Netanyahu Melanjutkan Rencana Invasi Darat ke Rafah, Menolak Perjanjian Gencatan Senjata

Perdana Menteri Benjamin Netanyahu pada hari Jumat menolak kesepakatan gencatan senjata terbaru yang diusulkan oleh Hamas, menyebut tuntutannya “konyol,” dan mengatakan bahwa Israel akan melanjutkan rencana untuk serangan darat di Rafah, kota Gaza selatan di mana lebih dari setengah populasi enklaf tersebut sedang berteduh.

Meskipun demikian, Mr. Netanyahu menunjukkan bahwa dia terbuka untuk pembicaraan lebih lanjut. Dia mengumumkan bahwa dia akan mengirim delegasi Israel kembali ke Qatar, di mana upaya mediasi telah berlangsung.

Respons perdana menteri datang sehari setelah Hamas menyajikan tawaran balasan kepada Israel yang bertujuan untuk mengamankan gencatan senjata dan pertukaran sandera untuk tahanan Palestina. Dalam sebuah pernyataan, Hamas mengatakan bahwa mereka telah menyajikan kepada mediator di Qatar apa yang mereka sebut sebagai “visi komprehensif” untuk gencatan senjata dalam perang lima bulan, yang telah menghancurkan Jalur Gaza dan telah menewaskan setidaknya 30.000 jiwa di sana. Mereka tidak memberikan rincian dari proposal baru mereka.

Dalam hitungan jam, kantor Mr. Netanyahu mengatakan bahwa “Hamas terus memegang pada tuntutan yang tidak realistis.” Kemudian pada hari Jumat, Mr. Netanyahu merilis pernyataan kedua mengatakan, “Terkait dengan sandera – tuntutan Hamas masih konyol,” tanpa memberikan penjelasan.
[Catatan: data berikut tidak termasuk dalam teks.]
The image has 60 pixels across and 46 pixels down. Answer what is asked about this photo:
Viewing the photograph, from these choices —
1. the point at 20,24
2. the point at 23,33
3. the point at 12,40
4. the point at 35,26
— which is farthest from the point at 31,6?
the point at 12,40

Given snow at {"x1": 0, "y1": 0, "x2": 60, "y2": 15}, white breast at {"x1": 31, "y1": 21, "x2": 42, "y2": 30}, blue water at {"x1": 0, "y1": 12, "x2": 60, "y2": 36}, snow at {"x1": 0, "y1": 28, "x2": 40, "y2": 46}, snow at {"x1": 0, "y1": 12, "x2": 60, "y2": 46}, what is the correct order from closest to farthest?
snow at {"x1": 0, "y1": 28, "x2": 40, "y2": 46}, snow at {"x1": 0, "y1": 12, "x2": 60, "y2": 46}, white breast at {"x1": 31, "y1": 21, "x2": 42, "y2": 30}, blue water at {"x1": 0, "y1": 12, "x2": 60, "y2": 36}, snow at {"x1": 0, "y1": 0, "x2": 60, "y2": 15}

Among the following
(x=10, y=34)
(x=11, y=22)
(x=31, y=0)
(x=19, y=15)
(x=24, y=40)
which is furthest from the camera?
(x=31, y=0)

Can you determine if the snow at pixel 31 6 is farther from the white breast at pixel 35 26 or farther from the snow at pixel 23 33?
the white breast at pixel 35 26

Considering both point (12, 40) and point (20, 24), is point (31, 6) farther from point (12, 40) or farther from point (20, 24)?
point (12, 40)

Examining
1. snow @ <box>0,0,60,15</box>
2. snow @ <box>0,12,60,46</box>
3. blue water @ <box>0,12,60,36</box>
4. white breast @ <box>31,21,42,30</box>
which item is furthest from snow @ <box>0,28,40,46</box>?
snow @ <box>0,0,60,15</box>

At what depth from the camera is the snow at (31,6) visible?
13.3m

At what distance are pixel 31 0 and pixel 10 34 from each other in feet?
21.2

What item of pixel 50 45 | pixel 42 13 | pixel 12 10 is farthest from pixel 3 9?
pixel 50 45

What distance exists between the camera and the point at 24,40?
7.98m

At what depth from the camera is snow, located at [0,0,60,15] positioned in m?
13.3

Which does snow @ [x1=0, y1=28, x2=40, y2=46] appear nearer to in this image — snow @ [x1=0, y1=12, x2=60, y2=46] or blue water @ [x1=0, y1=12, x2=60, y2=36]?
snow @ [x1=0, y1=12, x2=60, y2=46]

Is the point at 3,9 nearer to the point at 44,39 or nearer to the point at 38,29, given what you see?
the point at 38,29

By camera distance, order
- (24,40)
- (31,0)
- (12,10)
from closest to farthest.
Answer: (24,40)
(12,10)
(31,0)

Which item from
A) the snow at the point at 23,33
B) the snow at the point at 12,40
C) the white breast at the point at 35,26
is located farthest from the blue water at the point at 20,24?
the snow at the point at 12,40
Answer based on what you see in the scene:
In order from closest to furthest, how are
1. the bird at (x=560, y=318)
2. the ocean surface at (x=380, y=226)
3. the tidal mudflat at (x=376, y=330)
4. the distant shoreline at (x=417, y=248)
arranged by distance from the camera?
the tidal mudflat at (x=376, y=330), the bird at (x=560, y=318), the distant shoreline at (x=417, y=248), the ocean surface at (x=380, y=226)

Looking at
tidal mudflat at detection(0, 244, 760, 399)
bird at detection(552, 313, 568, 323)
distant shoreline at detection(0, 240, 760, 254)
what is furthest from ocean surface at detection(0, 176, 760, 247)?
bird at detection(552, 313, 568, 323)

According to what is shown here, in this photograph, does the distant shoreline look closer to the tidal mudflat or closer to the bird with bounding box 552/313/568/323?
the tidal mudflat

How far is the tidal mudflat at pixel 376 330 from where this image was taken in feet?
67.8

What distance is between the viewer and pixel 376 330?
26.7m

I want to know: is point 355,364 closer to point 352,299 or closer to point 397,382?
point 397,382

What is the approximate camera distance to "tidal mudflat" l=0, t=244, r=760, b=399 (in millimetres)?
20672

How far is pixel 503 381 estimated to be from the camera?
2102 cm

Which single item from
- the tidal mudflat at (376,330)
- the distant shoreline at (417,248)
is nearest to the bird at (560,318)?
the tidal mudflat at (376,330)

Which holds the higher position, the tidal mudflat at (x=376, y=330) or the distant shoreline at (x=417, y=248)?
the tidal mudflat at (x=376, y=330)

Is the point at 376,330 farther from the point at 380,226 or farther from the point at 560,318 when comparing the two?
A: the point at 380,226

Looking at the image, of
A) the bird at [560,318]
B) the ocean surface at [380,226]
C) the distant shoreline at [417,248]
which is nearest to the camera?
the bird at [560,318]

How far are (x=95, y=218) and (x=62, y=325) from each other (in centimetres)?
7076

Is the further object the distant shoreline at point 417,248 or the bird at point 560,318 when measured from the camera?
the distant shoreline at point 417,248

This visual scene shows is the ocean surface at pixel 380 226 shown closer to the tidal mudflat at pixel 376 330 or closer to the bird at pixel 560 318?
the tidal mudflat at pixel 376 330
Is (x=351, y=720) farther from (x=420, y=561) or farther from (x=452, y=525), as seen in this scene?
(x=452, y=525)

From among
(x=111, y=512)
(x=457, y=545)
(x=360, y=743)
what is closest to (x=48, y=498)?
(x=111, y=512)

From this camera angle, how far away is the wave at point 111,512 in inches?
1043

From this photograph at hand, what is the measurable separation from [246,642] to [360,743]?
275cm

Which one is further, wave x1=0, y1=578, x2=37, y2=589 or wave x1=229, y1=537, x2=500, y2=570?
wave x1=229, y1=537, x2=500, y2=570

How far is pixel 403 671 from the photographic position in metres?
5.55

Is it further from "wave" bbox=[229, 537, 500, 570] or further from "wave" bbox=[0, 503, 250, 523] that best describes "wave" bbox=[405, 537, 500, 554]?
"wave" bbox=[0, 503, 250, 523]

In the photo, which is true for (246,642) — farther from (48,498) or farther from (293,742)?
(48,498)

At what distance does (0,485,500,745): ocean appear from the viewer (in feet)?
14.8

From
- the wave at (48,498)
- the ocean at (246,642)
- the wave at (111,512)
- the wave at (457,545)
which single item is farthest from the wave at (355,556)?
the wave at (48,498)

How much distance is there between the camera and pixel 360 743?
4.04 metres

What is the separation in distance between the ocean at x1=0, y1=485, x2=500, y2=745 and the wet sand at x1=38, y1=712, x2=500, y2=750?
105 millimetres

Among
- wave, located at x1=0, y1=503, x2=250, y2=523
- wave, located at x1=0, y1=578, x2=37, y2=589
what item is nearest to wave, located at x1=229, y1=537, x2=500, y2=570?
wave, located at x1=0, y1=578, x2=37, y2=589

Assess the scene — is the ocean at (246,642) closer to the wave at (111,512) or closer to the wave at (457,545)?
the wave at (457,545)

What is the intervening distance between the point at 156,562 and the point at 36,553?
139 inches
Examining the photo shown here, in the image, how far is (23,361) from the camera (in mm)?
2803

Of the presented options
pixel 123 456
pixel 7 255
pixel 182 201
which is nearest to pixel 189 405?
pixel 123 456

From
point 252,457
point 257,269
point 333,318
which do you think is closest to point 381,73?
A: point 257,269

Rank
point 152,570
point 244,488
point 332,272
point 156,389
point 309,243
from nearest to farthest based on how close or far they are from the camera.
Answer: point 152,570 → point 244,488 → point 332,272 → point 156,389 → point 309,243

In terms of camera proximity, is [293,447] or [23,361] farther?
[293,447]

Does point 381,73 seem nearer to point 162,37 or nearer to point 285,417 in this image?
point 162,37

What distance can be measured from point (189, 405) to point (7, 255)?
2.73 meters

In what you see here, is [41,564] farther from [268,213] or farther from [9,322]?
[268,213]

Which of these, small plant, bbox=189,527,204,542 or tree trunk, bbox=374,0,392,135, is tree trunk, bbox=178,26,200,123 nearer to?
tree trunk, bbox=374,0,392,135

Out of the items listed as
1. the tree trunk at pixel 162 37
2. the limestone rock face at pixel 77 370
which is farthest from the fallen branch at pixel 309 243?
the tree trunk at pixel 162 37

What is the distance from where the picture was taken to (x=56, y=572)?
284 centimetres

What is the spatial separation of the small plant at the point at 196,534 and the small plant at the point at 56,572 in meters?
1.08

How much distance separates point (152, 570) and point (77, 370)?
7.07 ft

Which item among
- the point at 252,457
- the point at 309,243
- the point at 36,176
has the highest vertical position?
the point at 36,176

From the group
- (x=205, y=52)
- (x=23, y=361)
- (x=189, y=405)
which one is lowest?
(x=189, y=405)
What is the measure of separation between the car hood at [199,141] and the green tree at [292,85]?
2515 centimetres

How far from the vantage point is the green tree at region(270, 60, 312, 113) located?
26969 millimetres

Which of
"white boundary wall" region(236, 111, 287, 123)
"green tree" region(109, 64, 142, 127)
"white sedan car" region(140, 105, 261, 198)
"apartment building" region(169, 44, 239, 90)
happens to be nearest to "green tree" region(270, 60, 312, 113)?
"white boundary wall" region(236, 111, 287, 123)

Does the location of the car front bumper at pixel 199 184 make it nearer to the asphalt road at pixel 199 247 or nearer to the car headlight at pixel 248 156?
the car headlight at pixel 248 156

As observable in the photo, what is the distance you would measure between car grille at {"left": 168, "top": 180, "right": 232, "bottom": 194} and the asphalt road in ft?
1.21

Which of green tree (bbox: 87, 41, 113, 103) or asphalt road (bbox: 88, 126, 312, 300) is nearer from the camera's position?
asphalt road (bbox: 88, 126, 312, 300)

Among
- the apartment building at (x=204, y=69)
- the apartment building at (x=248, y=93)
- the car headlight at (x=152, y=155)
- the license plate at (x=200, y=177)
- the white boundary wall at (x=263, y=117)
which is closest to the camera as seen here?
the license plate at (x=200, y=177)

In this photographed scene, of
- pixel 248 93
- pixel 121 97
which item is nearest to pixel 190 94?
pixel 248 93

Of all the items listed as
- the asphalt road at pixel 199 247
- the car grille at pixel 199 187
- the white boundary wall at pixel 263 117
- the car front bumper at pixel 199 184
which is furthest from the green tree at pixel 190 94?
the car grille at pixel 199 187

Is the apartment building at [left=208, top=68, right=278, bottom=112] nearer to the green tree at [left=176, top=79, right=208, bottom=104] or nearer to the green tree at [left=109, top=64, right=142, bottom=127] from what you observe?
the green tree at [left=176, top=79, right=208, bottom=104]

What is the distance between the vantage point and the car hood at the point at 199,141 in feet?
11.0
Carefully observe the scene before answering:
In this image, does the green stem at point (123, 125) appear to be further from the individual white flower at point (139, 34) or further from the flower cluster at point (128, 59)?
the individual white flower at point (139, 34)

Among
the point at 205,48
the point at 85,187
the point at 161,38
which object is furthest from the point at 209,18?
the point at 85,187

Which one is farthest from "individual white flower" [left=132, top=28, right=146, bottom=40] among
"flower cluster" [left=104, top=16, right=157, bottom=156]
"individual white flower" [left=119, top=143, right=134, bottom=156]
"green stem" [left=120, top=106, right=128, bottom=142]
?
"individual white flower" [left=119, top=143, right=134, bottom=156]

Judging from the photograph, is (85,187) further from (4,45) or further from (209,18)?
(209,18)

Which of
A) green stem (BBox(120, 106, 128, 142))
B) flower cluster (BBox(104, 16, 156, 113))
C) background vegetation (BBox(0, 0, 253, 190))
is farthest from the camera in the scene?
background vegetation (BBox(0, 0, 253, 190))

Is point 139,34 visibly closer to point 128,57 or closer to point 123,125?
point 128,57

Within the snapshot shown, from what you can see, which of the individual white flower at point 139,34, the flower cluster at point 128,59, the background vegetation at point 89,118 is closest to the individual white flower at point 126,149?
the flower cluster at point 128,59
Pembicaraan tentang gencatan senjata telah terhenti selama berminggu-minggu, meskipun upaya pejabat dari Amerika Serikat, Mesir, dan Qatar untuk memediasi kesepakatan. Hamas telah bersikeras untuk penarikan Israel yang lengkap dan gencatan senjata permanen sebelum pertukaran sandera dengan tahanan dapat terjadi. Israel telah menolak syarat-syarat tersebut.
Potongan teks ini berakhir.